◆ DOCUMENT PASSAGE

++++++++++++++++++++

College Basketball Nation: 2010 NCAA tournament mock selection committee

INDIANAPOLIS -- You can forgive the NCAA for worrying that fans don't understand its tournament selection process very well. They're right. We don't.

So, in the interest of education, the NCAA hosts a mock selection committee every year in which it invites 20 media members to a room designed to look exactly like the room in a downtown Indianapolis hotel where the committee meets. Monitors and a projector screen fill the space, as faux committee members like myself peck away on laptops, calling up loads of statistics to compare every possible team with its NCAA tournament -- or maybe NIT -- competitors. Argument abounds. Participants work late in to the night. Dinner is served, free time is minimal. Eventually, a bracket, built as though the season ended on Wednesday night, is born.

This process is grueling. It's also complicated. It's also very, very fun.

By the end of our two days, we had a 65-team tournament schedule built out of the countless votes and ranks we took on just about every team in consideration for an at-large berth. It was seeded and scheduled as well as possible; observing tournament scheduling rules while also making these puzzle pieces fit was perhaps the most frustrating part of the exercise.

++++++++++++++++++++

◆ TASK DIRECTIONS
Rewrite the NCAA mock selection committee article from "College Basketball Nation: 2010" up to and including "night, is born.", switching "laptops" to "tablets". The lines that come after this text play no part in the work.

◆ SOURCE MATERIAL
++++++++++++++++++++

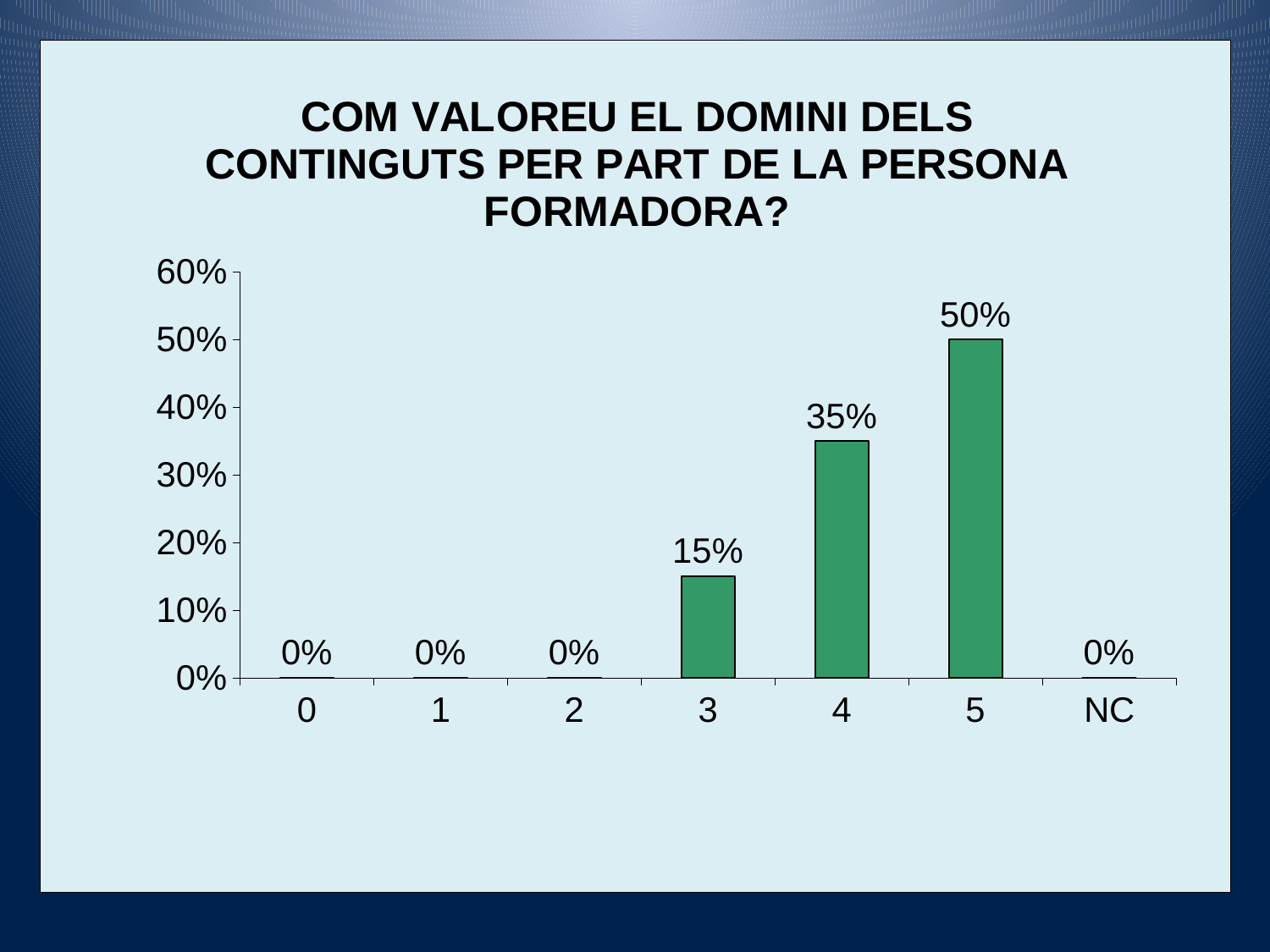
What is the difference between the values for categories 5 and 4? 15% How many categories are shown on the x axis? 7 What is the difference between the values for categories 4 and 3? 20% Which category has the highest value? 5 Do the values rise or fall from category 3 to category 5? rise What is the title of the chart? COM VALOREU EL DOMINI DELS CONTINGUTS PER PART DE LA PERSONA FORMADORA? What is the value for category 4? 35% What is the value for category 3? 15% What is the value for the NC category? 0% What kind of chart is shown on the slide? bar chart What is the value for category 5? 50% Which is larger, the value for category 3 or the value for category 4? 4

++++++++++++++++++++

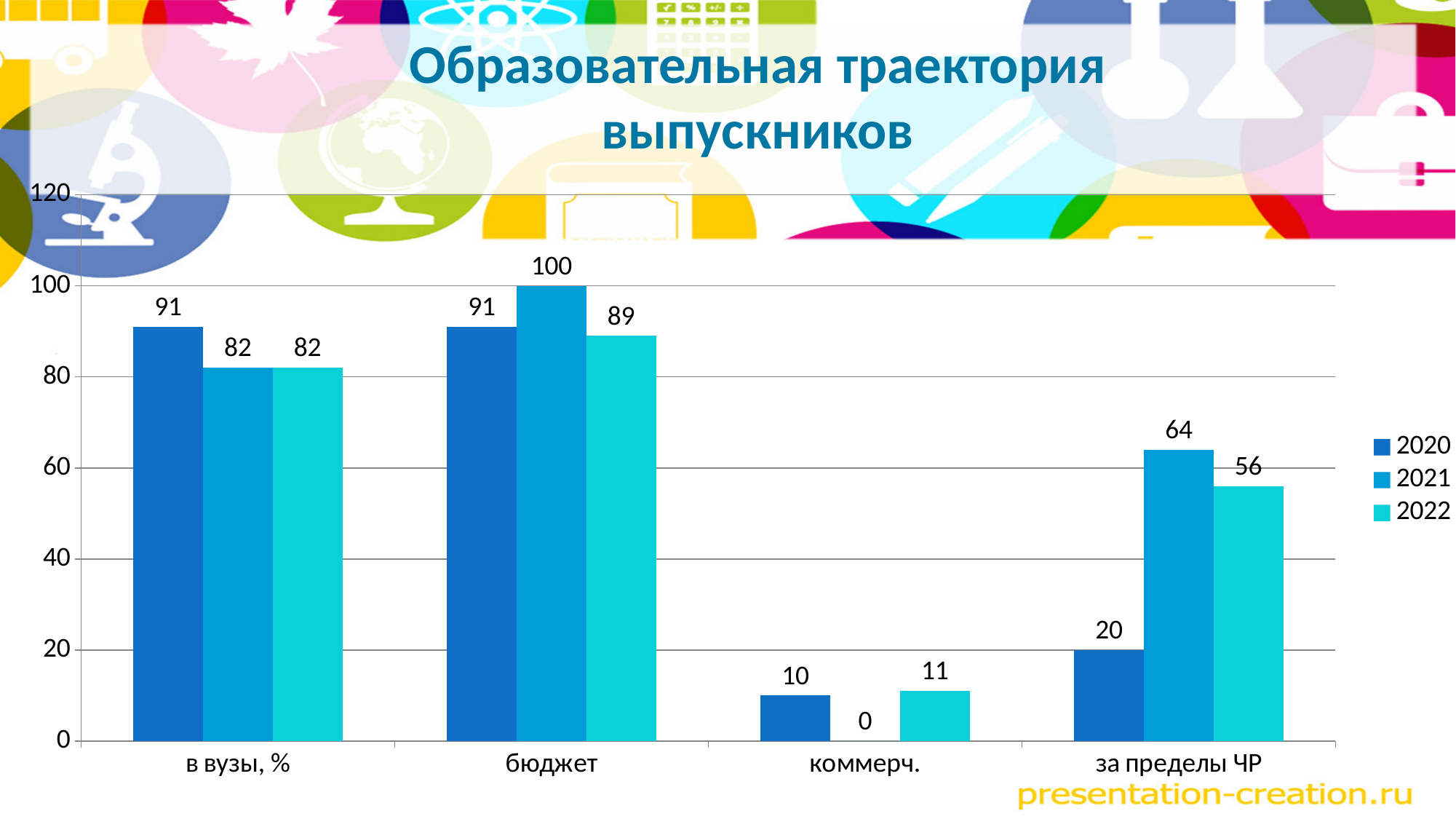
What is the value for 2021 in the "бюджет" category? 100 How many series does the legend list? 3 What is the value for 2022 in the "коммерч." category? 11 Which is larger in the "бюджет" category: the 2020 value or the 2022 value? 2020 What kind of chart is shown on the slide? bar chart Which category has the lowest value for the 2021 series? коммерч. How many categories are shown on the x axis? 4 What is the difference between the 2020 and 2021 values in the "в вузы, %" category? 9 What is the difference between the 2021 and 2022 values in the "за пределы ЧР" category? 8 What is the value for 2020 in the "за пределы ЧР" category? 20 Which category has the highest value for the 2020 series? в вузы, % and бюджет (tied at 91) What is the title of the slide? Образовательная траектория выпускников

++++++++++++++++++++

◆ WRITTEN SOLUTION
College Basketball Nation: 2010 NCAA tournament mock selection committee

INDIANAPOLIS -- You can forgive the NCAA for worrying that fans don't understand its tournament selection process very well. They're right. We don't.

So, in the interest of education, the NCAA hosts a mock selection committee every year in which it invites 20 media members to a room designed to look exactly like the room in a downtown Indianapolis hotel where the committee meets. Monitors and a projector screen fill the space, as faux committee members like myself peck away on tablets, calling up loads of statistics to compare every possible team with its NCAA tournament -- or maybe NIT -- competitors. Argument abounds. Participants work late in to the night. Dinner is served, free time is minimal. Eventually, a bracket, built as though the season ended on Wednesday night, is born.